Uma corrente intermediária propõem que a "Furnas Transmissão" seja imediatamente cindida da "Furnas Geração". As usinas geradoras seriam vendidas em bloco, ficando as atividades de transmissão geridas por um órgão condominial independente -o OIS (Operador Independente do Sistema)- aberto à participação de distribuidores e geradores independentes. O OIS substituiria o atual sistema de despacho de cargas, asseguraria neutralidade entre geradores e distribuidores e planejaria os investimentos adicionais no melhoramento e expansão das linhas de transmissão.
O ótimo é inimigo do bom. Os "pragmáticos" talvez tenham razão em insistir que a venda da empresa verticalizada, ainda que não maximize a concorrência, é uma solução mais rápida e menos conflituosa, que atende também aos interesses do Estado do Rio de Janeiro, onde está sediada Furnas.
O processo de privatização no Brasil é uma corrida contra o tempo. O déficit cambial em conta corrente já nos coloca na zona de perigo, enquanto o déficit global do setor público resulta em juros asfixiantes para o setor privado. O próximo ano será um ano eleitoral, em que sobem as pressões reprimidas de gastança e aumenta o nervosismo dos investidores, receosos da postergação das reformas. Isso torna urgente que Furnas seja privatizada no primeiro semestre, antes dos embates eleitorais.

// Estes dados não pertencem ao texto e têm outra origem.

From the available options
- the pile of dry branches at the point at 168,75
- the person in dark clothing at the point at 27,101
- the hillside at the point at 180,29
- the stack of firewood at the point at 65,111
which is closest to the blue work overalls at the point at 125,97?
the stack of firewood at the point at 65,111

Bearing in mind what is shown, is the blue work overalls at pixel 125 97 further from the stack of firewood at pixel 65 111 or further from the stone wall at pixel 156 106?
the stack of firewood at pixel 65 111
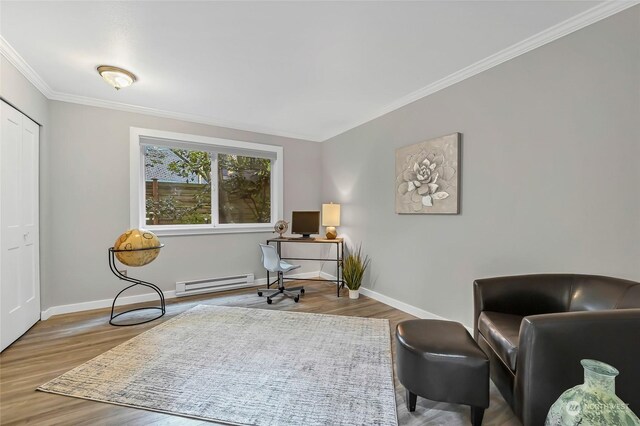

Se o Brasil escapou até agora do contágio da crise asiática, isso se deve menos à excelência do gerenciamento ou às reformas inconclusas do que ao estoque de empresas privatizáveis. Nossas reservas cambiais são altas, porém voláteis. E, se alguma coisa a experiência nos ensina, é que os investidores na economia global têm memória de elefante, coragem de carneiro e velocidade de lebre...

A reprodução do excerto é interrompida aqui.